## OBJECTIVE
From the line containing "Of the things listed as" through the last line of the entries below, repeat each line word for word and leave out the rest.

## Spatial relation data
━━━━━━━━━━━━━━━━━━━━━━━━━━━━━━

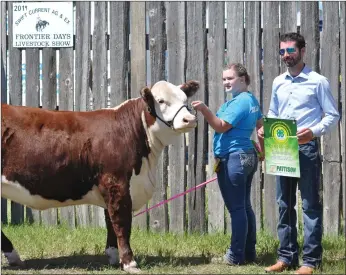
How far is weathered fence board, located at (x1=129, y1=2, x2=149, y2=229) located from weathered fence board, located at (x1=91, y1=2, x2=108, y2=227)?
30 centimetres

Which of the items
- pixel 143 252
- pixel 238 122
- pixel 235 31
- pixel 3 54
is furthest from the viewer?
pixel 3 54

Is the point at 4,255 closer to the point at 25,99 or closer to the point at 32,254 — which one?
the point at 32,254

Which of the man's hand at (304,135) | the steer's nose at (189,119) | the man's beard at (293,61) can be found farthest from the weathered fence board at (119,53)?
the man's hand at (304,135)

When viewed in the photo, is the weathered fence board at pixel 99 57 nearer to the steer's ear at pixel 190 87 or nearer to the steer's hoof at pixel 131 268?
the steer's ear at pixel 190 87

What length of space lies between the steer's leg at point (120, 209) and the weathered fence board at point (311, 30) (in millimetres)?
2438

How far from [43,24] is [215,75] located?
6.43ft

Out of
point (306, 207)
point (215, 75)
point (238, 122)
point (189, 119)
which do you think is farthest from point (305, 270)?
point (215, 75)

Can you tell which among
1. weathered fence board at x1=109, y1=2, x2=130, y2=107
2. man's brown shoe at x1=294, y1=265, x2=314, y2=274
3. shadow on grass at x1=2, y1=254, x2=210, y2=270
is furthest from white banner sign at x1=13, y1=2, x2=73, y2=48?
man's brown shoe at x1=294, y1=265, x2=314, y2=274

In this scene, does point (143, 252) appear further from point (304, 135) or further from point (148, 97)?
point (304, 135)

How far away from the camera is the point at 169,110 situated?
566cm

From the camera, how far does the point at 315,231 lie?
214 inches

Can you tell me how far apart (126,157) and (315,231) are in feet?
5.28

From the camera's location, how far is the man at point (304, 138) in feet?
17.7

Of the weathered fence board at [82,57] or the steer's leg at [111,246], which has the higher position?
the weathered fence board at [82,57]
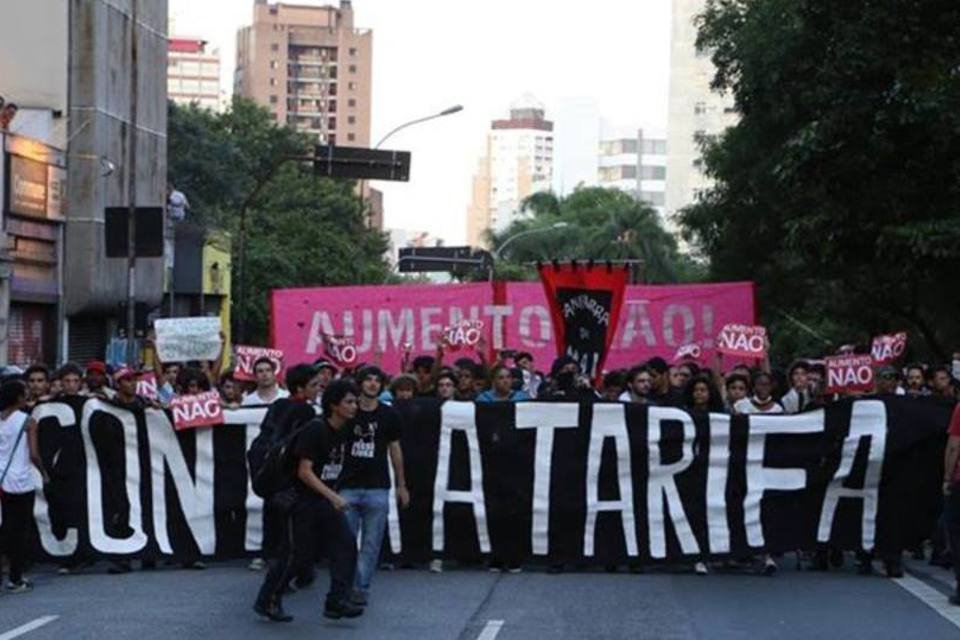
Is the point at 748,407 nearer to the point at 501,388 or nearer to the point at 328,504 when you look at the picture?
the point at 501,388

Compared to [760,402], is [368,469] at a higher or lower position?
lower

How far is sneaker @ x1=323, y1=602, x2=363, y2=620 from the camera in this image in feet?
43.2

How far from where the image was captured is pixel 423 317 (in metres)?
28.2

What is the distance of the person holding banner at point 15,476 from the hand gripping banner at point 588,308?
1061 cm

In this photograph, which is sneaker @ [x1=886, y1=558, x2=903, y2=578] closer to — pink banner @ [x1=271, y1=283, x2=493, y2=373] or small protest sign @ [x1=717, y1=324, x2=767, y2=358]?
small protest sign @ [x1=717, y1=324, x2=767, y2=358]

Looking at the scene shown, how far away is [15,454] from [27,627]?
251cm

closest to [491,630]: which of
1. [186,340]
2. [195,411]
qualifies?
[195,411]

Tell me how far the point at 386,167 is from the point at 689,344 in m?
19.0

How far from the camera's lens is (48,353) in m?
41.2

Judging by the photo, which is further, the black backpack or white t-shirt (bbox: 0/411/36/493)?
white t-shirt (bbox: 0/411/36/493)

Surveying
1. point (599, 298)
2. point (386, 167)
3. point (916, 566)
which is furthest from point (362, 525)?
point (386, 167)

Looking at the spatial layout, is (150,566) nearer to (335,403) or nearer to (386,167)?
(335,403)

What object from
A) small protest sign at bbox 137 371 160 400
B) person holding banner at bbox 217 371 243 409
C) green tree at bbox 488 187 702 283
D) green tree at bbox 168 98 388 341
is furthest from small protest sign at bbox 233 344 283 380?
green tree at bbox 488 187 702 283

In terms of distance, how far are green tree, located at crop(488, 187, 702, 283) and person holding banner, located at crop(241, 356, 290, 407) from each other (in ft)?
237
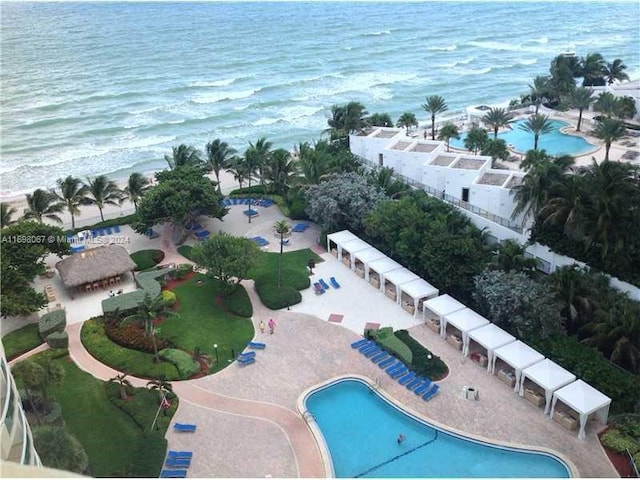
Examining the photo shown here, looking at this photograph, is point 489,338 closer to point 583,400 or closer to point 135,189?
point 583,400

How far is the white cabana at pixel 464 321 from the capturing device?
31125mm

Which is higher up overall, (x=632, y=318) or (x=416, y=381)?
(x=632, y=318)

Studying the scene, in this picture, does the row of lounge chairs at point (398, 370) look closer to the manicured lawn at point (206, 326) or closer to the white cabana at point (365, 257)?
the manicured lawn at point (206, 326)

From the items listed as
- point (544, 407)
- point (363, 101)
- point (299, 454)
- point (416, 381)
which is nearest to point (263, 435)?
point (299, 454)

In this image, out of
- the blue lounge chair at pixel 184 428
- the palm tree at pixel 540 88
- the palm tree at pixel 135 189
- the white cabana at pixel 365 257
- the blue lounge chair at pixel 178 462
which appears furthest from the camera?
the palm tree at pixel 540 88

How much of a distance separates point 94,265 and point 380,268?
18.7m

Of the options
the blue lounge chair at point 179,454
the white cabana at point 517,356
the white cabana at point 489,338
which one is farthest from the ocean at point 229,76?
the white cabana at point 517,356

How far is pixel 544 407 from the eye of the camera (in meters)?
27.6

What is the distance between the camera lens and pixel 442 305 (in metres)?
33.1

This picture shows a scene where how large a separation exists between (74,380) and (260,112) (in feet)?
211

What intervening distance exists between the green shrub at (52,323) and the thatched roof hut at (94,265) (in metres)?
2.98

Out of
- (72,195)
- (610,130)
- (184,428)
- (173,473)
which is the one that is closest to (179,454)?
(173,473)

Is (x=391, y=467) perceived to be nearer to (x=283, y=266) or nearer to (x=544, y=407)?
(x=544, y=407)

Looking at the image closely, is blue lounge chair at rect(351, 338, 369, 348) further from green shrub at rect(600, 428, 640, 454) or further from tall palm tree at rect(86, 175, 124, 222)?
tall palm tree at rect(86, 175, 124, 222)
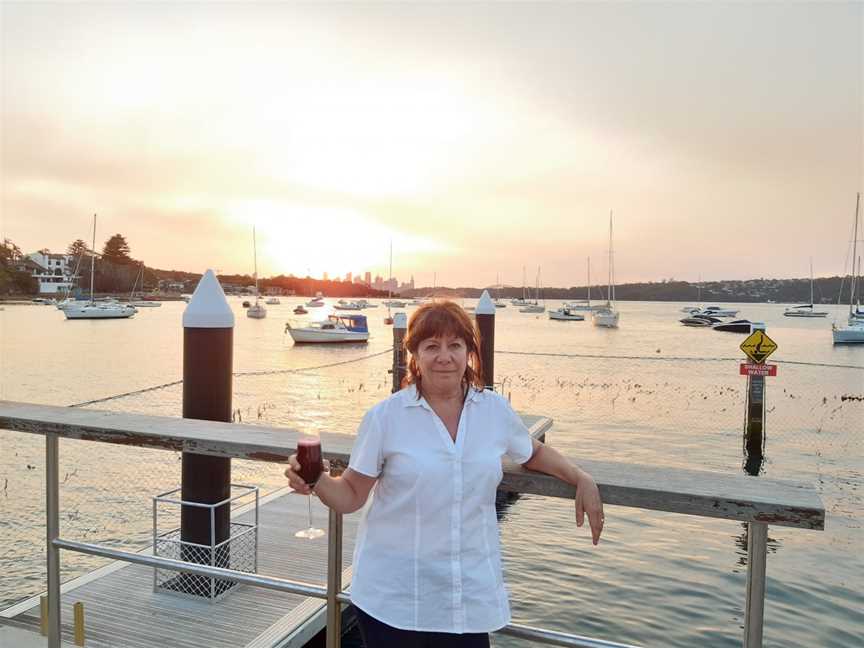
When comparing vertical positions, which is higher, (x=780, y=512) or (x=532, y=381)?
(x=780, y=512)

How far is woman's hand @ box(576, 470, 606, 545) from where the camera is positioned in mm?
1916

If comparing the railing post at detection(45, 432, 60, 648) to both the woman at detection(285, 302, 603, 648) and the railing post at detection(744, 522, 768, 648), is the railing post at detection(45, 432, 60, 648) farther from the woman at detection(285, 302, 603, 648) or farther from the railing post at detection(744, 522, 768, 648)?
the railing post at detection(744, 522, 768, 648)

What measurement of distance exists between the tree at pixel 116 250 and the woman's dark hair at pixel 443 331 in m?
165

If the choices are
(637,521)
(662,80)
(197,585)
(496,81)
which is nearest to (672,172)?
(662,80)

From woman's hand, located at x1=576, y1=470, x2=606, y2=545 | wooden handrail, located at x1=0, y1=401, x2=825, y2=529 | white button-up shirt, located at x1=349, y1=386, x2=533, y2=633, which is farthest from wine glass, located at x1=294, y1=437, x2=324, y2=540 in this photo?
woman's hand, located at x1=576, y1=470, x2=606, y2=545

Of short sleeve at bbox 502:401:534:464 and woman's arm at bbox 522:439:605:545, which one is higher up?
short sleeve at bbox 502:401:534:464

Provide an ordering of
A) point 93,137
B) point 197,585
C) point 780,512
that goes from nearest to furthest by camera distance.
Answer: point 780,512, point 197,585, point 93,137

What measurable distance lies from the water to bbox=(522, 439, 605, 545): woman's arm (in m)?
0.79

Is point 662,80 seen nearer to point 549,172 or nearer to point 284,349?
point 549,172

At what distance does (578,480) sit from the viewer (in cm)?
196

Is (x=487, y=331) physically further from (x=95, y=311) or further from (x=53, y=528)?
(x=95, y=311)

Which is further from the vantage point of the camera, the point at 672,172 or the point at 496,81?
the point at 672,172

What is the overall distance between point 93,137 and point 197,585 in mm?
20459

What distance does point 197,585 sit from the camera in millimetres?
5914
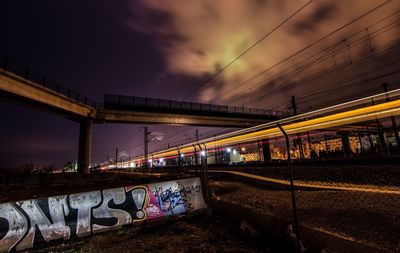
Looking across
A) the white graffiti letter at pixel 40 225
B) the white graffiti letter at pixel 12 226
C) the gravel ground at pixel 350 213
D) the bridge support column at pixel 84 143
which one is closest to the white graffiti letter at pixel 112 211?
the white graffiti letter at pixel 40 225

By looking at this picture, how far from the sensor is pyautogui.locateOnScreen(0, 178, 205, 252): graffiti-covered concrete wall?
24.6 ft

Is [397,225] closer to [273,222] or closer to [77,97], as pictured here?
[273,222]

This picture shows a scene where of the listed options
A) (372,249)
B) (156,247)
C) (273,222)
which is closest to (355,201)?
(273,222)

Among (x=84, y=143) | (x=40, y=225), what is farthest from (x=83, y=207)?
(x=84, y=143)

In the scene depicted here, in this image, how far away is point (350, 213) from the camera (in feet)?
23.7

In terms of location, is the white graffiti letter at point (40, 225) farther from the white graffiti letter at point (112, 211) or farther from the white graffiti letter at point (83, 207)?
the white graffiti letter at point (112, 211)

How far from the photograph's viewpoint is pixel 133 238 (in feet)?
27.6

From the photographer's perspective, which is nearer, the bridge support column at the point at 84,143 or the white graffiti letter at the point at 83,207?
the white graffiti letter at the point at 83,207

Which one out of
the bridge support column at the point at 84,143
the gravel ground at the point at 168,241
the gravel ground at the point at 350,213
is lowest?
the gravel ground at the point at 168,241

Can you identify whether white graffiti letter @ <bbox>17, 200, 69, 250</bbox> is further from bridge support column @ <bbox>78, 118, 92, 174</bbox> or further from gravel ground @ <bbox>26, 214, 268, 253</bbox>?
bridge support column @ <bbox>78, 118, 92, 174</bbox>

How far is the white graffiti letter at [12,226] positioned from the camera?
726cm

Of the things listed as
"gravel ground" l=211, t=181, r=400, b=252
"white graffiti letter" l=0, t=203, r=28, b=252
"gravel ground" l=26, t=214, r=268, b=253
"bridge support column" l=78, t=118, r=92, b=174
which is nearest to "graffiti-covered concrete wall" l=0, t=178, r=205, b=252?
"white graffiti letter" l=0, t=203, r=28, b=252

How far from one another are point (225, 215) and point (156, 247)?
3.87m

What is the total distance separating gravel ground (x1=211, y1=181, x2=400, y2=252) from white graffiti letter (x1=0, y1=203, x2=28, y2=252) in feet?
27.8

━━━━━━━━━━━━━━━━━━━━━━━━━━━━━━

## TASK RESPONSE
Of the things listed as
"gravel ground" l=211, t=181, r=400, b=252
"white graffiti letter" l=0, t=203, r=28, b=252
"gravel ground" l=26, t=214, r=268, b=253
"bridge support column" l=78, t=118, r=92, b=174
which is nearest to "graffiti-covered concrete wall" l=0, t=178, r=205, b=252?
"white graffiti letter" l=0, t=203, r=28, b=252

How far from one another are point (225, 215) and point (156, 247)?
3.87m

What is the total distance separating gravel ground (x1=211, y1=181, x2=400, y2=252) from white graffiti letter (x1=0, y1=203, x2=28, y2=252) in feet?
27.8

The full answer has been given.